┌─ Extracted material

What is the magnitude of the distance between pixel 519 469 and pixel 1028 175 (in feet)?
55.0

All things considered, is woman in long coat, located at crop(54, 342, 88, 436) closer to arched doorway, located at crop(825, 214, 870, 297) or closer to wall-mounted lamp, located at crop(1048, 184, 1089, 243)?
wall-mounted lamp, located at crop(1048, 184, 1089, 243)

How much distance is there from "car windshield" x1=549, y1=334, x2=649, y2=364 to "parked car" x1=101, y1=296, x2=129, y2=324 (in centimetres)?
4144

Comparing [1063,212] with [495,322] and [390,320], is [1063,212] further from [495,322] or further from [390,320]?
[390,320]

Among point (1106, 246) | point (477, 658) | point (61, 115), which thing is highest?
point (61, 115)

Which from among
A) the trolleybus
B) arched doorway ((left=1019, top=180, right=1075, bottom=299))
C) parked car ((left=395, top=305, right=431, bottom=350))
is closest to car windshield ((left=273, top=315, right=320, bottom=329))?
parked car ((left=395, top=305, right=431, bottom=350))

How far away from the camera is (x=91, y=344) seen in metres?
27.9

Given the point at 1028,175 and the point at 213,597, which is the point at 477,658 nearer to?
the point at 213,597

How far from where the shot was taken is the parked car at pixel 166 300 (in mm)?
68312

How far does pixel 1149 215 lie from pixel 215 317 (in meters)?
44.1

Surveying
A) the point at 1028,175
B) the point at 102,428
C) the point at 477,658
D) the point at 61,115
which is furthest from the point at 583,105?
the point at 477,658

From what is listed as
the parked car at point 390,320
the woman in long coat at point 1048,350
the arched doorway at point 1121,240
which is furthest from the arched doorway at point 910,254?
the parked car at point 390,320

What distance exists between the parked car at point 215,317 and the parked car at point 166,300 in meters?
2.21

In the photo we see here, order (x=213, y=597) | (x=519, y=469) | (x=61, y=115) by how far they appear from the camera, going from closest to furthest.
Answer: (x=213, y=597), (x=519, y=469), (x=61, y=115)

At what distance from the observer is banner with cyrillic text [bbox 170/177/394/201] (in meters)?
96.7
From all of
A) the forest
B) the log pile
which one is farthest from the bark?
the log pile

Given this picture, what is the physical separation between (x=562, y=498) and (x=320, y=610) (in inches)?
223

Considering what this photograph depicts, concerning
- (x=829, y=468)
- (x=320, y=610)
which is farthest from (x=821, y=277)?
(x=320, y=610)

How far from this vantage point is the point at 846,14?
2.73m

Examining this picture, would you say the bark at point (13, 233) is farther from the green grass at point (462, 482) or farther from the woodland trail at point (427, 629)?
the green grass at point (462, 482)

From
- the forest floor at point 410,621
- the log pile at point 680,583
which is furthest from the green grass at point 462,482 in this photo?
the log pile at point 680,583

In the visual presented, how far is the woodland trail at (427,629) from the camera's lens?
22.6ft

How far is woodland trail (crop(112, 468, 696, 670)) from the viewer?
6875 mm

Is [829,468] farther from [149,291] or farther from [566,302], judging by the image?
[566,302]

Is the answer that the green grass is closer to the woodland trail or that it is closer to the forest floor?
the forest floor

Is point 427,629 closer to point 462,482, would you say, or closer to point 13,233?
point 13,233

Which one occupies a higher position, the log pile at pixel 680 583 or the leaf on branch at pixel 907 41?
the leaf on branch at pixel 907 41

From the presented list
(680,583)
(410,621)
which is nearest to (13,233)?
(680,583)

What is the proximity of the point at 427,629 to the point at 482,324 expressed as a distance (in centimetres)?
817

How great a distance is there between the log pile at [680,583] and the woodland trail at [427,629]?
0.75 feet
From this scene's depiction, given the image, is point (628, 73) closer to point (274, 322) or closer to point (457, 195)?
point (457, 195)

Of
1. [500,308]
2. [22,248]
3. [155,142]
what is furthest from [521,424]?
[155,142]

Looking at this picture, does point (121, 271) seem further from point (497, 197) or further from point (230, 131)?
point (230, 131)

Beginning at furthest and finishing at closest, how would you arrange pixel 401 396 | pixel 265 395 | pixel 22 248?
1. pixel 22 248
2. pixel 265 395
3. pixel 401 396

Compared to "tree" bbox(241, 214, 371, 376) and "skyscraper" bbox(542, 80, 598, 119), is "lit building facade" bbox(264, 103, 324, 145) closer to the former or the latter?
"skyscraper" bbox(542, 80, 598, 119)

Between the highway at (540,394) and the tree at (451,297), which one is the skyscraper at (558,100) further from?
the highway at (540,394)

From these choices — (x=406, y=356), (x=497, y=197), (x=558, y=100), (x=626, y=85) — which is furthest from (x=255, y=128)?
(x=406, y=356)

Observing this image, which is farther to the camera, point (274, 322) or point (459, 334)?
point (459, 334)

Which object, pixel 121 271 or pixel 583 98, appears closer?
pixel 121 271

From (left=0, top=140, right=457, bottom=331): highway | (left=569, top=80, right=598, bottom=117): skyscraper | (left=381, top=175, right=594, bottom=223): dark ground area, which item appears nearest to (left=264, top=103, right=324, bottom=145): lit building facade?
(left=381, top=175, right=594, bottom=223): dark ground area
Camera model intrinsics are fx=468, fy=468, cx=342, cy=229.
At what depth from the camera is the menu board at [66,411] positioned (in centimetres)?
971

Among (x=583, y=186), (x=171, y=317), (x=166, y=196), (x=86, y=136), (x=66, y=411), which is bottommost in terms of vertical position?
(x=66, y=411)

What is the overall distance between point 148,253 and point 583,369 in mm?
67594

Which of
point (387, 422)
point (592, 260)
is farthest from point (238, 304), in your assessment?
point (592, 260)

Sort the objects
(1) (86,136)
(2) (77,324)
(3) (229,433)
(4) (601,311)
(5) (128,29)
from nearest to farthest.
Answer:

└─

■ Set exercise: Copy down the whole of the data above, matching it exactly.

■ Worked solution:
What is the magnitude of the distance between pixel 519 469 and pixel 1028 175 (in feet)?
55.0

All things considered, is woman in long coat, located at crop(54, 342, 88, 436) closer to arched doorway, located at crop(825, 214, 870, 297) or closer to wall-mounted lamp, located at crop(1048, 184, 1089, 243)?
wall-mounted lamp, located at crop(1048, 184, 1089, 243)

How much distance is there from "car windshield" x1=549, y1=334, x2=649, y2=364 to "parked car" x1=101, y1=296, x2=129, y2=324 (in centimetres)?
4144

Comparing [1063,212] with [495,322] and [390,320], is [1063,212] further from [495,322] or further from [390,320]?
[390,320]

Among point (1106, 246) | point (477, 658) | point (61, 115), which thing is highest?
point (61, 115)

Which from among
A) the trolleybus
B) arched doorway ((left=1019, top=180, right=1075, bottom=299))
C) parked car ((left=395, top=305, right=431, bottom=350))
is closest to car windshield ((left=273, top=315, right=320, bottom=329))?
parked car ((left=395, top=305, right=431, bottom=350))

How far away from the camera is (x=91, y=344) seen in metres?
27.9

Given the point at 1028,175 and the point at 213,597, which is the point at 477,658 nearer to?
the point at 213,597

How far from where the shot was taken is the parked car at pixel 166 300 (in mm)?
68312

How far does pixel 1149 215 lie from pixel 215 317 (in meters)?
44.1

Surveying
A) the point at 1028,175
B) the point at 102,428
C) the point at 477,658
D) the point at 61,115
which is furthest from the point at 583,105?
the point at 477,658

From what is listed as
the parked car at point 390,320
the woman in long coat at point 1048,350
the arched doorway at point 1121,240
which is furthest from the arched doorway at point 910,254?
the parked car at point 390,320

What distance exists between the parked car at point 215,317 and the parked car at point 166,300 in meters?
2.21

In the photo we see here, order (x=213, y=597) | (x=519, y=469) | (x=61, y=115) by how far they appear from the camera, going from closest to furthest.
Answer: (x=213, y=597), (x=519, y=469), (x=61, y=115)

At what distance from the observer is banner with cyrillic text [bbox 170/177/394/201] (in meters)?
96.7
From all of
A) the forest
B) the log pile
which one is farthest from the bark?
the log pile

Given this picture, what is the physical separation between (x=562, y=498) and (x=320, y=610) (in inches)?
223

Considering what this photograph depicts, concerning
- (x=829, y=468)
- (x=320, y=610)
which is farthest from (x=821, y=277)?
(x=320, y=610)

How far from this vantage point is the point at 846,14?
2.73m

Examining this picture, would you say the bark at point (13, 233) is farther from the green grass at point (462, 482) or farther from the woodland trail at point (427, 629)?
the green grass at point (462, 482)

From
- the forest floor at point 410,621
- the log pile at point 680,583
which is furthest from the green grass at point 462,482 in this photo?
the log pile at point 680,583

In the visual presented, how far is the woodland trail at (427,629) from the camera's lens?
22.6ft

How far is woodland trail (crop(112, 468, 696, 670)) from the viewer?
6875 mm

Is [829,468] farther from [149,291] or farther from [566,302], judging by the image?
[566,302]

Is the answer that the green grass is closer to the woodland trail or that it is closer to the forest floor?
the forest floor

Is point 427,629 closer to point 462,482, would you say, or closer to point 13,233?
point 13,233

Which one occupies a higher position, the log pile at pixel 680 583 or the leaf on branch at pixel 907 41?
the leaf on branch at pixel 907 41

From the presented list
(680,583)
(410,621)
which is nearest to (13,233)?
(680,583)

What is the proximity of the point at 427,629 to the point at 482,324 expressed as a distance (in centimetres)?
817

How great a distance is there between the log pile at [680,583] and the woodland trail at [427,629]?
0.75 feet
From this scene's depiction, given the image, is point (628, 73) closer to point (274, 322) or closer to point (457, 195)?
point (457, 195)

Of
1. [500,308]
2. [22,248]
3. [155,142]
what is furthest from [521,424]?
[155,142]

Looking at this picture, does point (121, 271) seem further from point (497, 197) or further from point (230, 131)?
point (230, 131)

Beginning at furthest and finishing at closest, how would you arrange pixel 401 396 | pixel 265 395 | pixel 22 248?
1. pixel 22 248
2. pixel 265 395
3. pixel 401 396

Compared to "tree" bbox(241, 214, 371, 376) and "skyscraper" bbox(542, 80, 598, 119), is "lit building facade" bbox(264, 103, 324, 145) closer to the former or the latter?
"skyscraper" bbox(542, 80, 598, 119)

Between the highway at (540,394) and the tree at (451,297), which one is the skyscraper at (558,100) further from?
the highway at (540,394)

From these choices — (x=406, y=356), (x=497, y=197), (x=558, y=100), (x=626, y=85) — which is furthest from (x=255, y=128)?
(x=406, y=356)

Observing this image, which is farther to the camera, point (274, 322) or point (459, 334)?
point (459, 334)

Which object, pixel 121 271 or pixel 583 98, appears closer?
pixel 121 271

From (left=0, top=140, right=457, bottom=331): highway | (left=569, top=80, right=598, bottom=117): skyscraper | (left=381, top=175, right=594, bottom=223): dark ground area, which item appears nearest to (left=264, top=103, right=324, bottom=145): lit building facade?
(left=381, top=175, right=594, bottom=223): dark ground area
Camera model intrinsics are fx=468, fy=468, cx=342, cy=229.
At what depth from the camera is the menu board at [66,411] positioned (in centimetres)?
971

Among (x=583, y=186), (x=171, y=317), (x=166, y=196), (x=86, y=136), (x=66, y=411), which is bottommost in terms of vertical position?
(x=66, y=411)

What is the overall distance between point 148,253 and point 583,369 in mm?
67594

Which of
point (387, 422)
point (592, 260)
is farthest from point (238, 304), in your assessment?
point (592, 260)

Sort the objects
(1) (86,136)
(2) (77,324)
(3) (229,433)
(4) (601,311)
(5) (128,29)
from nearest to farthest.
Answer:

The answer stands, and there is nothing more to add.